Proposed reforms to the European audit market could restrict choice for some listed companies, the regional head of PwC has said.
The changes, which are set to take effect in 2016, will limit the amount of money auditors can make on non-audit services. Some activities, such as tax and investment-related advice, will be banned.
Ian Morrison, PwC regional leader for Yorkshire and the North East, told The Yorkshire Post clients could find themselves with fewer options at audit tender.
He said: “To run a proper competition, (clients) often want all four of the Big Four to be pitching.
“Where they’ve got one of those firms as their ongoing tax adviser, or another firm on a consulting project, choice of auditor is going to start to get restricted.”
The changes, which also compel businesses to tender their audits every 10 years and change provider every 20, are aimed at increasing competition in the market dominated by PwC, KPMG, Deloitte and EY.
The Department for Business, Industry and Skills (BIS) is yet to consult on UK-specific measures.
Non-audit services can often be more lucrative than the audit contract itself.
However, Mr Morrison said he does not forsee a market shift towards other services, but that PwC will have “a more balanced portfolio” going forward.
Arif Ahmad, senior partner at Leeds, said the balance of audit to non-audit work will be dictated by clients.
Mr Ahmad said a case had arisen where PwC pitched for the audit and a consulting project at a FTSE 100 company.
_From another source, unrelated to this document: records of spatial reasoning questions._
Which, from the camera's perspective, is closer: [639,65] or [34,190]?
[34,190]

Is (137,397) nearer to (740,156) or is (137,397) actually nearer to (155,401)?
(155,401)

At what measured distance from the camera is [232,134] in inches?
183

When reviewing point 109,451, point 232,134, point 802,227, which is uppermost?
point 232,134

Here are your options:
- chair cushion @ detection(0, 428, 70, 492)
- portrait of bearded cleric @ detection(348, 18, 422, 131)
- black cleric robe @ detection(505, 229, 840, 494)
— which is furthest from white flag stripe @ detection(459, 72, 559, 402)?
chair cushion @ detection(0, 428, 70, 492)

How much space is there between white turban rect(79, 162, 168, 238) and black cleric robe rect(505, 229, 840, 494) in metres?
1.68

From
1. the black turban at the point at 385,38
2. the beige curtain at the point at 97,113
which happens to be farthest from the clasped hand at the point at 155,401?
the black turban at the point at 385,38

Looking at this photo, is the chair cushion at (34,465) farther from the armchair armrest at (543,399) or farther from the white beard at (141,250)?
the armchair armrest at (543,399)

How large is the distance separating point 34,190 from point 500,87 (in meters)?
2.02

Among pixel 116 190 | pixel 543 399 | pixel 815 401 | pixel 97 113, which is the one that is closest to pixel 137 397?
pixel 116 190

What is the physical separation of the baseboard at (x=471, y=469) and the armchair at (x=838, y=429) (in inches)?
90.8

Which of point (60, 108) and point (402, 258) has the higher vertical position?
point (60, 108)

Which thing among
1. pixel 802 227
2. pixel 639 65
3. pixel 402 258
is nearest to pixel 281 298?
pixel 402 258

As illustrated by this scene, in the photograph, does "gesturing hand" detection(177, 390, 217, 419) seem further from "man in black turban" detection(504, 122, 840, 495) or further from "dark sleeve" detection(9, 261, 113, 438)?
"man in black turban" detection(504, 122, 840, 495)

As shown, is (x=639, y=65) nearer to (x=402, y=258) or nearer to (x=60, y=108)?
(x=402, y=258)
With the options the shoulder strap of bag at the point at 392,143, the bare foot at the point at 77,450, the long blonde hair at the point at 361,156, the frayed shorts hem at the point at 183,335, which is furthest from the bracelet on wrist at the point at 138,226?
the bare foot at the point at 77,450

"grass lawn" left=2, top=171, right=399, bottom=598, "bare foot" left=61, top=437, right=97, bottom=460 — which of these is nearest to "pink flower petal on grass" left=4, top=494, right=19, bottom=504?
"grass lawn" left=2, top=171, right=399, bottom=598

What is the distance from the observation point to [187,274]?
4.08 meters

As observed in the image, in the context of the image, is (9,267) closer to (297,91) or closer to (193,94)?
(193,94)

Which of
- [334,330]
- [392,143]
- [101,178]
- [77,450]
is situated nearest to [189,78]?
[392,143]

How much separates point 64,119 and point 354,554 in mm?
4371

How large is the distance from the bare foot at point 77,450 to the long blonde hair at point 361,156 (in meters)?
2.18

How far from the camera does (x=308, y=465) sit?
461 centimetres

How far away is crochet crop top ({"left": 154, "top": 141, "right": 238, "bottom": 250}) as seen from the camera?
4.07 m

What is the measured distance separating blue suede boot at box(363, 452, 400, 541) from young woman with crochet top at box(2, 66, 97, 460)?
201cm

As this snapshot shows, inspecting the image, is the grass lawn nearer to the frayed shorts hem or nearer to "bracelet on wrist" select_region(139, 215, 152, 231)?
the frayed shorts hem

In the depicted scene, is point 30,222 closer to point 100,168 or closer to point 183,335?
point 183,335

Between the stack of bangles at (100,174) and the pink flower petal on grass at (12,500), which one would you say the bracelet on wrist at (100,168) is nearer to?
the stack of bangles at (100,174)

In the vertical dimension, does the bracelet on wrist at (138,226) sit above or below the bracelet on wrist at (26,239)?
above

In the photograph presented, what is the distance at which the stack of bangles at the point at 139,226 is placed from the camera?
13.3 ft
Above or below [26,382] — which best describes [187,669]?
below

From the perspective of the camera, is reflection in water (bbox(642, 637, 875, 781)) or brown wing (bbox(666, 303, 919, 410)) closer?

After winning both, the client had to choose which PwC should take.
“We are a client service organisation,” he added. “If they want us to pitch for a piece of work, that’s what we’re going to do.”
The proposed reforms are already affecting the market, with long-standing FTSE 100 contracts changing hands. In March, Barclays said it will end its 120-year relationship with PwC.
PwC’s Yorkshire offices reported nine per cent revenue growth in the year to June 2014, with wins in audit for Morrisons and ghd.